> _Excerpted text_:
/---

Spring Training Top-30 prospects rankings

The Washington Nationals have the best outfield prospects in all of baseball with Dylan Crews and James Wood as Baseball Prospectus ranked the pair at №5 and №7 respectively of baseball’s best prospects. Third baseman Brady House is ranked №69, and RHP Cade Cavalli at №85 by BP to round out all of the Nats’ top-100 prospects. Falling off the list were outfielders Elijah Green and Robert Hassell III.

What we take a look at today is our rankings of the Top-30 prospects in the Washington Nationals system based on upside potential. Crews and Wood might as well be tied for first as their potential is off the charts. These rankings are always subject to debate and are subjective. Timing is also everything. Just three years ago when the farm system was ranked last in baseball, a player like Trey Lipscomb, ranked 15th here, would have been a Top-5 back then. All of these Top-30 players have tools that standout enough to believe any one of them could be a future star.

Our biggest movers up the rankings were Jacob Young, Daylen Lile, and of course newcomers like Victor Hurtado and Angel Feliz who were just acquired as international free agents. Loud tools are important and Young and Lile have some distinct tools. Young with speed, defense, and the ability to work walks, and Lile has shown elite bat-to-ball skills, speed, and with solid defense. Both of them need to show some more power.

\---

> _Things to do_:
a. In the Nationals prospects article, what rank did Baseball Prospectus give Brady House?
b. From the Nationals prospects article, quote the passage beginning at the words "Our biggest movers" and stopping after "some more power.".
c. Write what comes next in the Nationals prospects article, picking up after its last sentence.
The data has no connection to the Nationals prospects article.

> _Data_:
/---

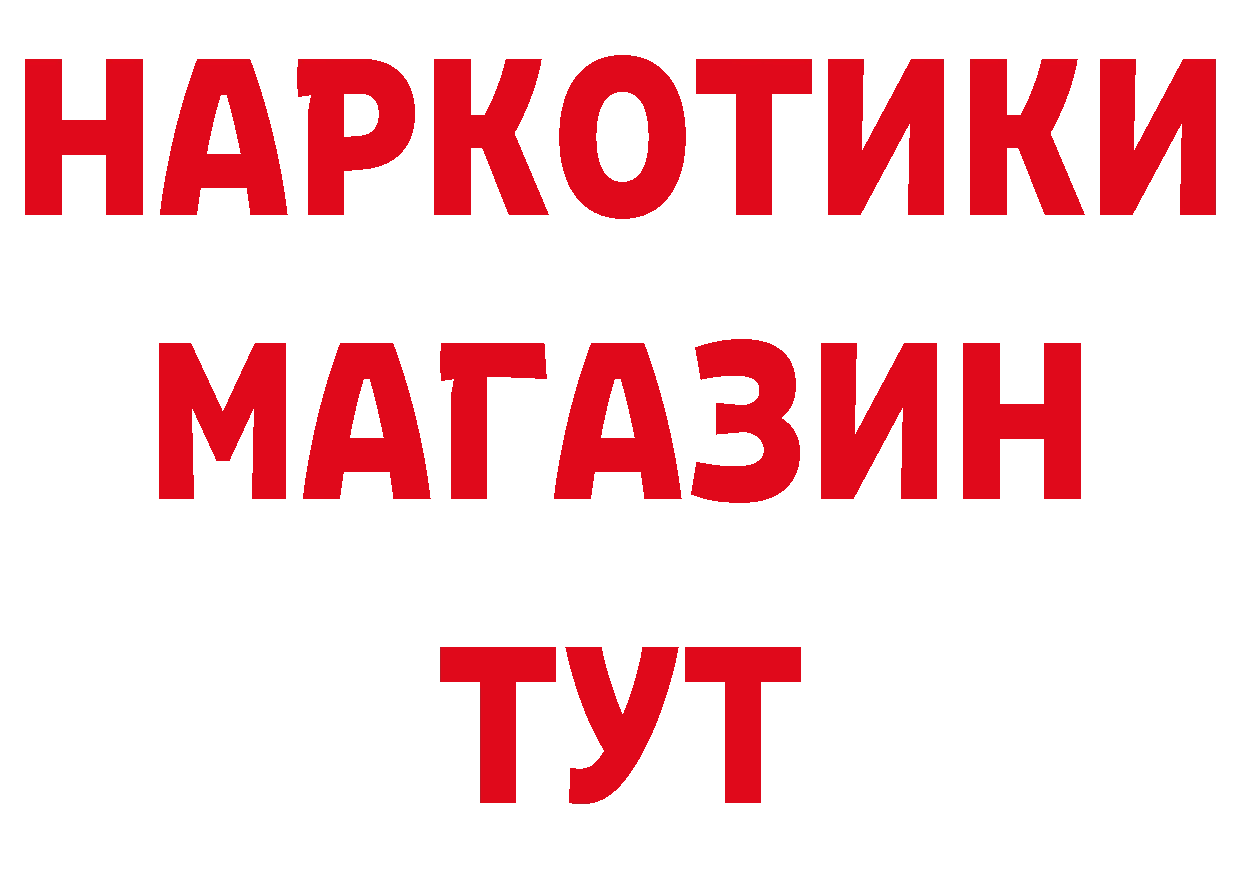 НАРКОТИКИ
МАГАЗИН
ТУТ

\---

> _Results of the tasks_:
a. №69

b.
Our biggest movers up the rankings were Jacob Young, Daylen Lile, and of course newcomers like Victor Hurtado and Angel Feliz who were just acquired as international free agents. Loud tools are important and Young and Lile have some distinct tools. Young with speed, defense, and the ability to work walks, and Lile has shown elite bat-to-ball skills, speed, and with solid defense. Both of them need to show some more power.

c.
For Young, he got to flash his tools on the MLB diamond as a callup for his MLB debut at the end of August. Almost immediately he had a walk-off single, and showed his elite speed swiping bases — and never getting caught. His defense was also elite in center field. Young’s singles and walks seemed to turn into two-baggers as he got on-base 37 times and 35 percent of the time stole the extra base. If we took 13 of Young’s 20 singles, and calculated them as doubles for those stolen bases, his SLG would have been .514 instead of .336, and a hefty .836 OPS. His value of wreaking havoc on the bases, and flashing elite leather in center field makes him a player to keep an eye on. Some have compared him to a young Trea Turner, and keep in mind that Young went to the University of Florida out of high school as a middle infielder.

After the 2023 season, the Nationals parted ways with De Jon Watson and promoted Eddie Longosz to the VP of Player Development role. Both the team and Longosz have a lot riding on getting the farm system back on track as it stepped backwards under Watson. The team graduated no top prospects last year, and only added to the system with the draft of Crews, and trading for DJ Herz — yet Baseball America dropped the Nats’ farm system back to №9 which was down two spots. Most of the decline was due to prospects who moved backwards in the system, and the system feels top-heavy right now.

“Just needs to be consistent. … The sky’s the limit with Elijah, and it really is. But it’s maintaining that contact and getting the strikeouts down. The power is obviously there. Don’t sleep on Elijah –because it’s going to work out for him for sure.”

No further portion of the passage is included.